Document segment

•••

Recovering a Sense of Integrity

Well, it's the beginning of week # 4 in the Artist's Way journey that I am taking. The theme of the week is recovering a sense of integrity.  This feels important to me at this time.  Let me tell you why.

Self-discovery is hard.  Self-discovery is messy.  Self-discovery is embarrassing when you are 56 years old and you think that you should have it all figured out by now, but you don't.  When you feel like you are a baby and have so much to learn about who you are and how you fit into this big old world.  Self-discovery is so uncomfortable that some people don't even ask the questions.  They don't do it.  They just maintain the status quo.  Trust me, I have been up against the "clinging to the status quo" on my lifepath before.  I can empathize with it, but I absolutely can't live there.

Who am I?  What do I believe?  Where do I want to go?  What are my goals?  My questions after this whirlwind trip to Dripping Springs leave me asking...What am I chasing?  What am I running from?  Whose goals am I pursuing anyway?  Can I trust what I see?  Can I believe what I hear?  Can I trust that things are always working out for me?  The answer to the last question...yes, I believe I can. 

So, I get up every day and get to it again, trying to sort my feelings and understand my beliefs, and comprehend the reality of the world that I think we live in. Will I ever really know, will I ever really understand, what is really going on?  I don't know, but I am going to keep trying.  I'm going to keep trying to understand what my role is.  I'm going to keep trying to find out how I fit in.

And that is where I am left feeling that this all comes down to integrity.  Creative integrity.  Personal integrity.  Spiritual integrity.  Quantum integrity?  This great awakening, this great adventure, requires a huge level of integrity.  It has from the beginning, but now I feel driven to do more.  How do I know who to trust, what to trust?  How do I know what to believe?  How do I get more involved and still maintain my integrity?  How do I get more involved and stay safe?  Staying safe.  Is this just my version of maintaining the status quo?  Hmm...

My time with the convoy was short, but there was still plenty of time to raise a whole truckload of questions within me and to reveal a few more insights about myself and what makes me hum.

This rally reminded me of what a prejudiced person I have the propensity to be.  I am often tempted to judge a book by its cover and this gathering of cowboys and truckers and patriots quickly reminded me of that.  I don't like the performance of cowboy-hat-wearing, bible-thumping, drawling, flag-worshiping, nationalistic preachers.  I don't like proselytizing, poor grammar and over-emotional worship music.  I guess I just don't like a good old-fashioned Christian revival. Ugh.

But I do like their spirit.  I respect their courage and bravery to speak freely and stand up for what they truly believe in.  I believe they had the courage and bravery to actually speak some very gruesome, very uncomfortable, but very real truths at this rally.  Hard truths that those who just want to keep the status quo, simply refuse to hear.  

I like a little bit of the bad-ass rebel gene, and I admire these people who have devoted their lives to doing something whether I agree with their religious dogma or not.  And I love their message of love over fear, although I think Gerald Jampolsky says it better.  And I love Jesus.  Probably not the same way they love Jesus, I just don't get the emotional romance there.  But I believe I love the same Jesus that these " love-crazy" Christians love so much.  I understand how it is.  I used to be a crazy convert myself, but that is a different story for a different day.

•••

What you need to do
A. Which kinds of integrity does the essay on recovering a sense of integrity list?
B. Can you go on with the essay on recovering a sense of integrity, starting right after its last sentence?
The data that follows comes from a separate source, unrelated to the essay.

Given information
•••

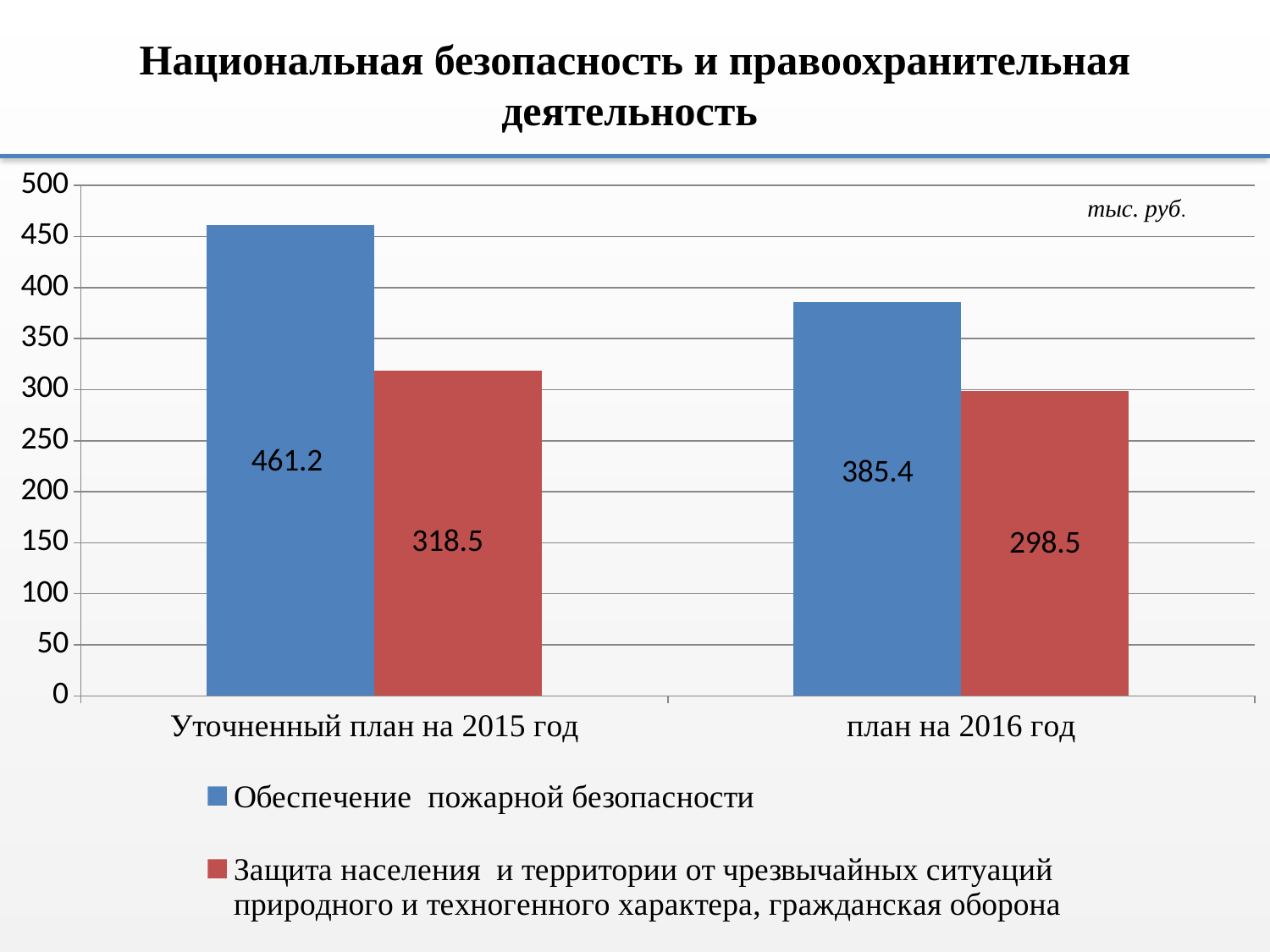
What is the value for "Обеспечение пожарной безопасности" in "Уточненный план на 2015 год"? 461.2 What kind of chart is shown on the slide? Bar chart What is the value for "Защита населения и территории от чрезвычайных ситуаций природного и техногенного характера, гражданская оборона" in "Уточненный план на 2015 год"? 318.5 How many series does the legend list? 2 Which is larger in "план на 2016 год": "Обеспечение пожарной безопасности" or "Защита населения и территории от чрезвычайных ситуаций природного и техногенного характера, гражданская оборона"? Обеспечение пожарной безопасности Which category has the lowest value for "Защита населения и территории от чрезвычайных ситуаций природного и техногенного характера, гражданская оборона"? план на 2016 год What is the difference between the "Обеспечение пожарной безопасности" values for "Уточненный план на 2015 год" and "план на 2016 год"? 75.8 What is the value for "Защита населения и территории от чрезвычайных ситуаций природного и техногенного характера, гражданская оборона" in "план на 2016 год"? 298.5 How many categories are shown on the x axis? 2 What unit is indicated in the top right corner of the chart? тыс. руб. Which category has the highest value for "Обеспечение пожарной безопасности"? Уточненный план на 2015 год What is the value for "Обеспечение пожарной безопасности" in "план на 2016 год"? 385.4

•••

Responses to the exercise
A. Creative integrity, personal integrity, spiritual integrity, and quantum integrity.

B.
This rally reminded me that I'm pretty judgmental of the looks of these rednecks and the lifestyles they chose to lead, but I love them.  I was raised in a community of them, and I wouldn't try to make them anyone other than who they are.  

I believe Everyone has free will.  I believe Everyone is truly living out their own spiritual journey back to their higher soul.  But I also believe we are moving into a new earth paradigm that has no room for their kind of proselytizing.  The only thing that will be sure to remain from their religion is love.  Real Love.  

I just don't think there is time or interest to get these revival people on a higher timeline if you will, a non-religious timeline.  But maybe that's not necessary.  Maybe that's not part of the plan.  It is after all, their crazy courage and faith in Jesus Christ that is driving them to confront the evils of the drug cartels and child and human trafficking which I believe is very real. There but for the grace of God go I, you might say.  I have some of my own stories from back in the day and believe I could have easily fallen into a Cartel or Epstein type trap back then, again another story for another day.  But I am grateful for the protection that surrounds and has always surrounded me.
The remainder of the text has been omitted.